Nov 27, 2008, 5:56 AM
The D9.4 million artificial tuff of the Banjul Sports Committee was laid at the KG5 Mini-stadium in Banjul on 8 December 2010.
Ndongo Camara, the second vice-president of the Banjul Sports Committee (BSC), said he was delighted and impressed with the development, adding that "it is a dream come true".
Camara also thanked the executive members of the BSC and the organising committee, especially Modou Sowe, president of the BSC, Ousainou Darboe, 1st vice-president of the BSC, and Ebou Faye, whom he described as "very good leaders".
He commended the Gambian government, Gamworks, Banjul City Council (BCC) and Bala Gaye, Samba Faal, the Mayor of Banjul, Hon. Alagie Sillah, for their support to realise a success project.
He stated that the project involved a lot of money, which was difficult for them to raise.

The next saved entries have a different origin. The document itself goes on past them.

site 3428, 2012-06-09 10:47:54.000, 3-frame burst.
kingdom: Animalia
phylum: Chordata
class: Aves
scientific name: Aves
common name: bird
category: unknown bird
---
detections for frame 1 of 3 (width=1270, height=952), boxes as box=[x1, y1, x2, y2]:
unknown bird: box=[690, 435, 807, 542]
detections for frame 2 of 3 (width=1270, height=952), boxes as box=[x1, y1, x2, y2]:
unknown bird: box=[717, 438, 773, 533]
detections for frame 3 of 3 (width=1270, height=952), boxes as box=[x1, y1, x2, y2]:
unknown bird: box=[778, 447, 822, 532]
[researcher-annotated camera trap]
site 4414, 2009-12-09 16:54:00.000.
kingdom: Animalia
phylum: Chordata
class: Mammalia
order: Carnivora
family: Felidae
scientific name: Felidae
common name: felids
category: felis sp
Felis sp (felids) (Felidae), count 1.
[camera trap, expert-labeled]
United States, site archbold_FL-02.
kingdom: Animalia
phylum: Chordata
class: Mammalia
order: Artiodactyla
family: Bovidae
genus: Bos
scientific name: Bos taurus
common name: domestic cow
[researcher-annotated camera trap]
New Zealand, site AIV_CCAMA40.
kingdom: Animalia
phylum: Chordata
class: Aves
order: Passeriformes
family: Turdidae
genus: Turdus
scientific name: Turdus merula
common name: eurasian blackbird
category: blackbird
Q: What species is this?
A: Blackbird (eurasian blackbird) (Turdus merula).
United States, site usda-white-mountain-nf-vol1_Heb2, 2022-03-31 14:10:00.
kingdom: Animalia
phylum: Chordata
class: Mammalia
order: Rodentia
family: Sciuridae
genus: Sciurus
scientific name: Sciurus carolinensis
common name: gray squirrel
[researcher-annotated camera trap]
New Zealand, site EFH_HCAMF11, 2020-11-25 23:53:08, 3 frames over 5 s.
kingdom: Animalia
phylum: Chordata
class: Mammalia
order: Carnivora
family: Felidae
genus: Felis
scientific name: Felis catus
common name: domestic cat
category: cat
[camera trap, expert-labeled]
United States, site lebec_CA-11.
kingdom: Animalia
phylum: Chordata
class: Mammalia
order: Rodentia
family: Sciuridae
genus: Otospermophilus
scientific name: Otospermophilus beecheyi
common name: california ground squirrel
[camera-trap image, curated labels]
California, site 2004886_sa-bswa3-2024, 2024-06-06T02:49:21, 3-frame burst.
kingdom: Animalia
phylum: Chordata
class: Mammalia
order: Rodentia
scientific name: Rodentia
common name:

Camara also revealed that the project would be managed and controlled by a management that has already been set up.
They would not compromise the security of the project because they knew how they suffered to get things happened, he said.
He also said they are working on having a round pavilion project.
He urged the people of Banjul to help them with the rehabilitation of their pavilions and dressing rooms, adding that they as a committee have done their bit.
"Our main concern was the artificial tuff and we have suffered a lot for it; the rehabilitation is not a small process but I guarantee you we will take care of whatever comes out of it," he said.
Ebrima Nyass, assistant secretary-general of the BSC said: "This is the greatest achievement any committee can get."
He also said that they would continue to maintain the tuff for at least ten years, while thanking the executive members of the committee and all the teams that took part in this year’s Banjul Nawetaan.
He reiterated his call on the people of Banjul, both home and abroad, to come to their aid in upgrading other parts of the tuff.
"This is just the first phase of the project; the second phase is yet to come, which is the rehabilitation of the dressing rooms as well as a ten thousand capacity sitter pavilion," he said.